* **Passage**
-*-*-
So please, try to have some compassion.

One of the reasons contemplated for Kate Spade’s death was that because of her public image, (which was directly correlated to her brand – a brand she sold over ten years ago), she didn’t want anyone to know the truth about the woman behind the label.  And the truth was that she was human.  She was struggling, but she may not have wanted anyone to see anything other than that “picture perfect” colorful image she had created.  After all, this was more than likely what she thought was expected from her.

I can relate to this.  Generally, I believe I portray a funny, genuine, happy woman to those on the outside, and for the most part, I’d like to believe that this is who I also am on the inside as well.

However, there have been times where I have shown emotion and vulnerability, and it has actually been held against me.  People have gotten angry and with me for being less than perfect, or human, making snide comments that have stuck with me through thick and thin…and I’m not just talking about my struggles with weight. 😉

This is so unfair.  No one can be, (or should be), expected to be “perfect” 24/7.  And yes, in my case, I do realize that I am also putting this burden on myself.  I’m sure this is the case for many others too. Yet, this unrealistic pressure does exist, and I don’t think it’s entirely self-inflicted.

People don’t want to believe their heroes are less than perfect.

Why do people get so uncomfortable with feelings outside the realm of “fine”?  Is it because they don’t know how to handle it, or because they don’t want to deal with it?

I have been feeling a little down lately, and I’ve been trying my darndest to keep it to myself.  I don’t want anyone to worry about me, or even worse, judge me.  I don’t want anyone to think I’m going to do something crazy or, that I am crazy for that matter.

I’m trying to hide the ugly truth: I am human. (Say what?!?!)

A few days after Kate Spade died, it was reported that celebrity chef and television personality, Anthony Bourdain, committed suicide as well.  This makes me beg the question, what the hell is going on???  If nothing else, it should be a gigantic wake up call to check in with those you love…constantly.

In addition to paying more attention to others, I need to learn how to ask for help – something I’ve always had trouble with.  I feel like everyone around me is always so busy, I don’t want to bother them.  I don’t want to say, “hey, I’m struggling right now.”  I know they have a lot on their plates and I don’t want to be a burden.

But, I also feel this “busyness” is a total cop out – on both sides.  No one should ever be too busy to check in on a loved one.  Sometimes we need to look beyond ourselves and make sure that those we care about are doing okay.  We get so caught up in our everyday lives and our own circumstances that we sometimes can miss the pain of others.  This is where that compassion needs to come in – that empathy towards those who mean the most.  No one knows what is happening behind closed doors, and no one knows what is truly being hidden within.  That is why we need to follow the below mantra:

Don’t ever judge and always be kind.

I’m sure anyone would want this sort of respect if the shoe was on the other foot…even if that shoe was half of a fabulous, sparkly pair of Kate Spade shoes!

I’m making it my mission to check in with my family and friends to make sure they know I am here for them and that I do care.  This is something I encourage others to do as well.   Let’s make this a universal movement of consideration and kindness, something the world needs more of with each passing day.

One of my co-workers said that she feels the Kate Spade brand is now tainted because it’s namesake committed suicide.  Although this is her opinion, I wholeheartedly disagree with her sentiment.  Kate Spade created a legacy – and her beauty, class and humor will live on through her creation for generations to come.

How many of us can say the same?

Rest in peace, Kate Spade.  I hope you have now found the peace and tranquility you were looking here on earth.

And thank you for being my creative and fashion icon, and a true inspiration.  Even though we never met, your story has impacted me deeply, and I will continue to see the beauty in your life, and carry your spirit in my heart…which I’m sure is made up glitter and gives my soul a little extra sparkle.

And she lived colorfully and hopefully ever after.
-*-*-
Excerpt from a dataset
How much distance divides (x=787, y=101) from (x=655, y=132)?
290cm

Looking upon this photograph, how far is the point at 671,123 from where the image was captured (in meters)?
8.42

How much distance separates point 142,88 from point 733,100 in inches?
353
-*-*-
* **Exercise task 1**
Transcribe the passage word for word, beginning at the words "I’m making it" and stopping after the words "say the same?".
* **Exercise task 2**
According to the passage, what mantra should be followed?
These data are drawn from a source separate from the passage.

* **Exercise answer 1**
I’m making it my mission to check in with my family and friends to make sure they know I am here for them and that I do care.  This is something I encourage others to do as well.   Let’s make this a universal movement of consideration and kindness, something the world needs more of with each passing day.

One of my co-workers said that she feels the Kate Spade brand is now tainted because it’s namesake committed suicide.  Although this is her opinion, I wholeheartedly disagree with her sentiment.  Kate Spade created a legacy – and her beauty, class and humor will live on through her creation for generations to come.

How many of us can say the same?

* **Exercise answer 2**
Don't ever judge and always be kind.